Objetivos:
- a) Edite o trecho da análise de Days Gone de "A Bend Studio" a "papel principal, impressionar.", trocando "flashbacks" por "saltos no tempo".
- b) Prossiga com a análise de Days Gone a partir da última frase apresentada.

Trecho do documento:
·····

As estruturas repetitivas de um local desolado, que já deveria ser meio devastado antes mesmo da infecção, não chamam a atenção. Interiores sempre parecidos e prédios com pouca personalidade falham em dar brilho e uma cara real a esse universo, dificultando até mesmo a localização e o senso de direção dos usuários. Tudo é muito igual o tempo todo e faltam detalhes, transformando tarefas de exploração em algo mecânico e feito quase que de olhos fechados.
A Bend Studio também escolheu um meio tradicional e engessado para contar sua história. Apesar de o enredo ser aquilo que nos leva para a frente, a opção por flashbacks não foi das melhores, por tornar o desenvolvimento arrastado e previsível. O texto não ajuda, apesar de as interpretações, principalmente a de Sam Witwer, no papel principal, impressionar.
Aliás, há de se levar em conta o amplo trabalho de dublagem e expressividade feito em Days Gone, algo que também o faz se destacar entre outras propostas de mundo aberto. Os personagens centrais, principalmente, têm boa expressão facial, apesar dos rostos comuns, pouco criativos e até parecidos demais com vistos em outros jogos. A localização nacional não deixa nada a desejar em relação à original, mas os bugs também aparecem aqui, com frases deslocadas ou que não carregam no momento correto, além de legendas fora de sincronia.

·····

Trechos de dados:
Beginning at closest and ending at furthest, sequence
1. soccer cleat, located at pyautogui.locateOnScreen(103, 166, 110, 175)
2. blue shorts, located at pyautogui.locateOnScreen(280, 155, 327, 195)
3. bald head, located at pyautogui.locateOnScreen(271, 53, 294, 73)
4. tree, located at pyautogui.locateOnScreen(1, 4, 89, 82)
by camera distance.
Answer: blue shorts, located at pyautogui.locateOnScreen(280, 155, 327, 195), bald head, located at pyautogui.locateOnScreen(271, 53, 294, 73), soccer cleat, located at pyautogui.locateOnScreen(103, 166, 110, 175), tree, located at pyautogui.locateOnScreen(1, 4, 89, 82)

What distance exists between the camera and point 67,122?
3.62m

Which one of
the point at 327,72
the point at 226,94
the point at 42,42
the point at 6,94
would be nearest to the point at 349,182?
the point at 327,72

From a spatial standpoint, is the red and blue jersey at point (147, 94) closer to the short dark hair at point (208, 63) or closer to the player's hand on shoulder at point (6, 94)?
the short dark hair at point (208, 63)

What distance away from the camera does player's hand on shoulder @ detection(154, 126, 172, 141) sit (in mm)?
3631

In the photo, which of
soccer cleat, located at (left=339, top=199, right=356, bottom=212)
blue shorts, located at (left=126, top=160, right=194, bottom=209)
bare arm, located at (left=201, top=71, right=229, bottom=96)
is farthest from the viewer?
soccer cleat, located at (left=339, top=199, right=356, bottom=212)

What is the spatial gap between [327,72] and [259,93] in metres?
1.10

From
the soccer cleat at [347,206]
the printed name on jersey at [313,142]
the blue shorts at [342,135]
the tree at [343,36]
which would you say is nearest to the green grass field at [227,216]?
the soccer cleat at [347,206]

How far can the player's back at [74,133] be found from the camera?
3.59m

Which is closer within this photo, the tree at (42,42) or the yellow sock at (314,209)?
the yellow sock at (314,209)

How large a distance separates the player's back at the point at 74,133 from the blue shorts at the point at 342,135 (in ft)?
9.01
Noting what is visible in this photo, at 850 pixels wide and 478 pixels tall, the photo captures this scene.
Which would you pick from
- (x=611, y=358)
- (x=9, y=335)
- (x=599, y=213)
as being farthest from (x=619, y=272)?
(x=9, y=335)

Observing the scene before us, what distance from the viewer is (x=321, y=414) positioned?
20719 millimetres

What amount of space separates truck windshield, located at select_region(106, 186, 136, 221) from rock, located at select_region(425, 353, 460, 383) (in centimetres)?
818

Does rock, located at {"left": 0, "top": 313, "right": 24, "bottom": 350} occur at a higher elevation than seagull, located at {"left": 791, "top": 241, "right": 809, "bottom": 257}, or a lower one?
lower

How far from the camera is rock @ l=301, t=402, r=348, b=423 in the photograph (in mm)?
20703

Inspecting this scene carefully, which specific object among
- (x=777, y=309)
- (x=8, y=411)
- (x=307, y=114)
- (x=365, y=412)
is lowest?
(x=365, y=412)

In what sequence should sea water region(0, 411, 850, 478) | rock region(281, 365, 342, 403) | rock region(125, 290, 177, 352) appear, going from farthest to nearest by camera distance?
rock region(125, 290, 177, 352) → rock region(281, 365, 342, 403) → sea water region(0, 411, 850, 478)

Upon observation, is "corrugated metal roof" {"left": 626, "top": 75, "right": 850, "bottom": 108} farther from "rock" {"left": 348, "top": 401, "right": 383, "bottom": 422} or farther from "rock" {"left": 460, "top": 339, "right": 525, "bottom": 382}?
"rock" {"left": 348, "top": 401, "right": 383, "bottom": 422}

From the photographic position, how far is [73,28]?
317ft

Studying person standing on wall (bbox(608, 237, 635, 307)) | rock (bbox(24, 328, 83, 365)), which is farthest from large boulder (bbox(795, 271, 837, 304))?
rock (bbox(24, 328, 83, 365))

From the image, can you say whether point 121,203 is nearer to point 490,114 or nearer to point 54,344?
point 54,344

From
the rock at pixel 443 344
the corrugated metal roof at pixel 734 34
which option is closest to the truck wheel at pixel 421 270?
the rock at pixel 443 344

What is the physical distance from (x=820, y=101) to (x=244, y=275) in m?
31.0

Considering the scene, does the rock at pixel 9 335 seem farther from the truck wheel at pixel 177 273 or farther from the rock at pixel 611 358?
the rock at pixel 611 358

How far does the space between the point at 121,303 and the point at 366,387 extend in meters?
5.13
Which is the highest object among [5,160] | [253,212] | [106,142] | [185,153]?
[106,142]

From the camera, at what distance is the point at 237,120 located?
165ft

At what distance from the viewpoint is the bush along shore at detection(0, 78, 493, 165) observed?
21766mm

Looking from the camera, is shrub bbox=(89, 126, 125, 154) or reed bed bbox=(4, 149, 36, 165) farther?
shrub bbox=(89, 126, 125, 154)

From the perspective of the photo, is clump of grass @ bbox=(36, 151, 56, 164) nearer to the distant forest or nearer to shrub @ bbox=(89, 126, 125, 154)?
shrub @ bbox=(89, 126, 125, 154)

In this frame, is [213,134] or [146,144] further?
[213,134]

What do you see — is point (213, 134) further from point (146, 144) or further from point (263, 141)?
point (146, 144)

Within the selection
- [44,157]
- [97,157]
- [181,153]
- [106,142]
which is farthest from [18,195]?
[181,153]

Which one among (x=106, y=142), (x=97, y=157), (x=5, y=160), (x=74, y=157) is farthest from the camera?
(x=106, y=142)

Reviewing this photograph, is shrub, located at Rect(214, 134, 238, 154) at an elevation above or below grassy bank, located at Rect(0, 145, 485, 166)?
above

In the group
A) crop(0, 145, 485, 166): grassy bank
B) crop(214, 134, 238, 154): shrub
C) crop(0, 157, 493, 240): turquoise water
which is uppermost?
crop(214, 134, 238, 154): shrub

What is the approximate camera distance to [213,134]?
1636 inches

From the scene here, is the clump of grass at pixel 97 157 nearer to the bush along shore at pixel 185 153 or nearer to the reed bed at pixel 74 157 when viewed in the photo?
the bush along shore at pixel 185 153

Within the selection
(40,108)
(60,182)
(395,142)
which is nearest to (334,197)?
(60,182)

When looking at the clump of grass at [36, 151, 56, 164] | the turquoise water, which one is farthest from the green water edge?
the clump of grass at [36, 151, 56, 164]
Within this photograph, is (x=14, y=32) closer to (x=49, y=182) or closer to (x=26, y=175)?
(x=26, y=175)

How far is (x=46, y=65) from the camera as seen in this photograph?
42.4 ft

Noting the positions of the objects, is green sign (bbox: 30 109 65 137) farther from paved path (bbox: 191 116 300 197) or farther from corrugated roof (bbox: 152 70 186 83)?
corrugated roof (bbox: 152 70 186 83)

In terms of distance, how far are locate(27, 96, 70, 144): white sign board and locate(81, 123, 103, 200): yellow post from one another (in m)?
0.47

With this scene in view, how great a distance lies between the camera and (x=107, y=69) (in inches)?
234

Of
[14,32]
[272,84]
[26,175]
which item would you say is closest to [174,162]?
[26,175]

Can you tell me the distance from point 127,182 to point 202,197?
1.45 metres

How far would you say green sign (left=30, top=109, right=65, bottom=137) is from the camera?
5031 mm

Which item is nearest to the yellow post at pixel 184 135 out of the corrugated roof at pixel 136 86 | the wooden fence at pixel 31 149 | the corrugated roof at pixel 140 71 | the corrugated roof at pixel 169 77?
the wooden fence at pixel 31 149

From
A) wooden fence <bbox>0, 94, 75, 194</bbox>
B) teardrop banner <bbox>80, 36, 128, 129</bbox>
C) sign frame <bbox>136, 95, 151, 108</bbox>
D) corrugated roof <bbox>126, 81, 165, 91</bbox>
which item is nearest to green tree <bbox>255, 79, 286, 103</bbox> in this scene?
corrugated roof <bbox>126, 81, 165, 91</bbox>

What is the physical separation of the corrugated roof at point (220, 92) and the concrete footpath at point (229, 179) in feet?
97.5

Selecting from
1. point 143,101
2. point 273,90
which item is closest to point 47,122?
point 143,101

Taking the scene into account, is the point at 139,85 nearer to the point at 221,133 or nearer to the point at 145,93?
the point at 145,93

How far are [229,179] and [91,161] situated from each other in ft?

·····

Respostas esperadas:
- a)
A Bend Studio também escolheu um meio tradicional e engessado para contar sua história. Apesar de o enredo ser aquilo que nos leva para a frente, a opção por saltos no tempo não foi das melhores, por tornar o desenvolvimento arrastado e previsível. O texto não ajuda, apesar de as interpretações, principalmente a de Sam Witwer, no papel principal, impressionar.

- b)
Days Gone é um título com dezenas de horas, mas, às vezes, a sensação é de que ele poderia ser muito menor. Quando encontramos barreiras artificiais como a necessidade de mais molotovs do que o personagem é capaz de carregar para completar uma missão ou escolhas questionáveis com relação à forma que o enredo é contado, a impressão é que o game tem gorduras desnecessárias, que poderiam ter sido deixadas de lado em prol de, por exemplo, um maior polimento ou enriquecimento do enredo.
Seguir os agentes da NERO para ouvir suas conversas é interessante na primeira ou na segunda vez, com toda a sensação de estarmos em território inimigo aumentando a tensão. Queimar ninhos e botar fogo em construções tomadas pelos Frenéticos também. Mas quando fazemos isso inúmeras vezes seguidas, ou andamos sempre pelos mesmos lugares para liberar cutscenes, o resultado acaba ficando um bocado enfadonho.
Há pouca sensação de urgência em Days Gone, mesmo quando um amigo está ferido ou à beira da morte. E, como tal, o título também se mostra como um para ser jogado devagar e em pequenas doses, ao contrário do que manda a maioria dos títulos de mundo aberto, nos quais a palavra de ordem é mergulhar no universo e viver aquela vida como se fosse a sua própria.
Nada no título efetivamente cativa, com exceção, talvez, da sensação de andar de moto pelas terras devastadas, mas, da mesma maneira, nada é mal acabado ou ruim. Com sua nova franquia e em sua primeira aventura pelo gênero sandbox, a Bend Studio parece ter aplicado cautela demais, o que é bom em um título dessa categoria, mas também acabou por tornar o resultado final um bocado morno.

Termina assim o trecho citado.